Chapter 1
CHAPTER ONE
I vy Winters should have known the Ivy Effect would make an appearance sooner rather than later. It had chased her through elementary school when she received the award for outstanding penmanship, which ended with her hair catching fire on the ceremony candles and all the boys laughing at her. It struck again at graduation when her homemade gown fell apart like Cinderella’s at midnight. Not good when you opted for pasties and a thong.
Not the way you wanted to deliver your valedictorian speech.
And now.
Of course, there had been other incidents but to list them all out would take all Christmas.
Why couldn’t she catch a break? Just one. It’s all it would take for her to get her feet under her once and for all.
Silence settled around her, but it was next to impossible to gather solace from the quiet when she was always waiting for the other proverbial shoe to drop.
With a deep sigh, she folded back the edges of her oversized comforter and patted Max’s soft head—her gran’s aging golden retriever. He snuggled close to her with a tiny whine, offering what he could in the ways of consoling.
“Why can’t we just skip Christmas, Max?” It left a nasty taste in her mouth just saying the word. She looked down into soulful brown eyes and smiled. “No answer, huh? Yeah, me neither.”
Ivy rolled to her side and pulled the covers over her head. A burst of light filled the little pocket of space beneath the covers and she sighed heavily as she read the text message for a third time that morning. The millionth since receiving it twenty-seven days, six hours and some odd minutes ago. She wasn’t desperate enough to count them or the seconds that had ticked by since her now ex-fiancé bid her au revoir via text message, as she stood on the curb and watched her house burn to cinders, and on Thanksgiving night no less.
“Bastard.” She hoped karma had his name in big bold, black letters.
Ivy threw back the comforter and immediately shrank back from the cold. Low embers shimmered in the darkness from the fireplace opposite the bed. She reached over to flip the lamp on. Nothing. “Still out. Great.” The snowstorm that greeted her coming in from New York City the night before had arrived in Dixen with a big huff of wintry energy.
The angry winds seemed to have died down. Through the window to the right of her bed, she could see snow drift softly against the large picture window, but she couldn’t bring herself to appreciate the beauty of the fine feathery fluff. Early morning hues of gray and white gradually brightened the room. Just enough for her to see the craggy outlines of the bare trees beyond her window.
She sighed and flipped her phone off, unable to bear the words on an empty stomach.
“Coffee. Maybe a doughnut too. What do you say, Max?”
On one hand, maybe she should have returned to Seattle after her job interview in New York City instead of giving in to her family and coming to her grandmother’s.
While on the other, what else was she going to do over the holidays? Return to her parent’s house and wait by the phone praying she got the job like a teenager over summer break? Not even a possibility. Her mother baked from sun up till sun down starting the day after Thanksgiving and didn’t stop until New Year’s Day. All that cheer and merrymaking…
Ivy’s stomach gurgled.
No thank you. It was better she stayed away and did not pass on her Scrooge attitude to anyone. She would wait for the insurance claim to go through, rebuild her home, refocus on work and firmly shove her cheating ex-fiancé from her mind. He was already out of her life so that was half the battle. The job in New York City would take care of the latter two.
Her cheeks were growing numb and her fingers started to turn cold. Still, she lay there, staring into the dying embers in the fireplace.
Thwack.
Ivy bolted upright, the blankets around her neck pooling at her waist.

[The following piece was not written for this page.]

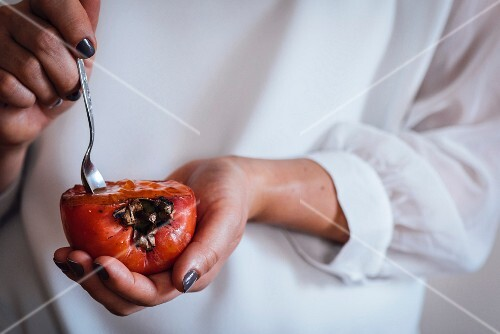 Woman dipping spoon into a persimmon cup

Her heart thudded and she gripped the covers.
There it came again. A solid thud as though someone pounded a sledgehammer against wood. The front door? No, it sounded like it came from the side.
Three more booming cracks whipped through the quiet morning and she dashed aside the thick comforters her gran had piled on when the power went in the middle of the night. Feeling around in the dark with her toes, she found something warm to slip on her feet.

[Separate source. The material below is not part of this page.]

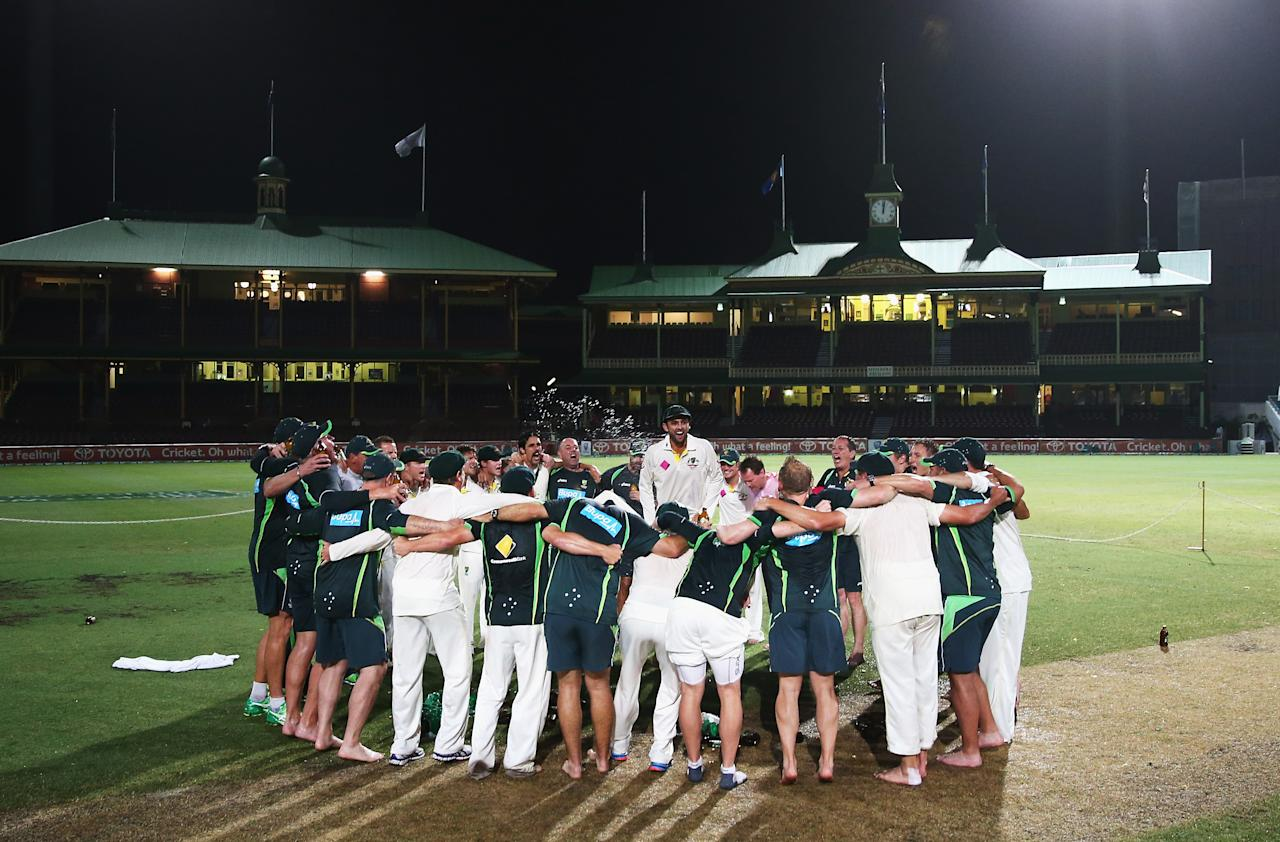 SYDNEY, AUSTRALIA - JANUARY 05:  Nathan Lyon of Australia leads the team song on the pitch at midnight after day three of the Fifth Ashes Test match between Australia and England at Sydney Cricket Ground on January 5, 2014 in Sydney, Australia.  (Photo by Ryan Pierse/Getty Images)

Ivy clutched her phone as her stomach did a topsy-turvy nosedive. She slowly peeled back the edge of the lace curtain from the window enough to peer down into the side yard.
A man stood just beyond the eaves. Tall for sure with shoulders wider than a barn door. He raised his hands above his head and the pre-dawn light glinted off a sharp edge.
She pressed closer and swallowed when she realized a handle was attached to the shiny part.
Her eyes widened. Whoever it was had an ax.
White flakes obscured most of her view. She dodged around and tried for a better look but no luck. A thick blanket of snow spread over the entire property and the grounds beyond the extension of the three-story bed and breakfast. Between the inn and mountains on the far side nestled Dixen Lake. When the sun crested over those white peaks, the frozen surface would glisten in the light like a million fallen stars and would light up the entire side of the house.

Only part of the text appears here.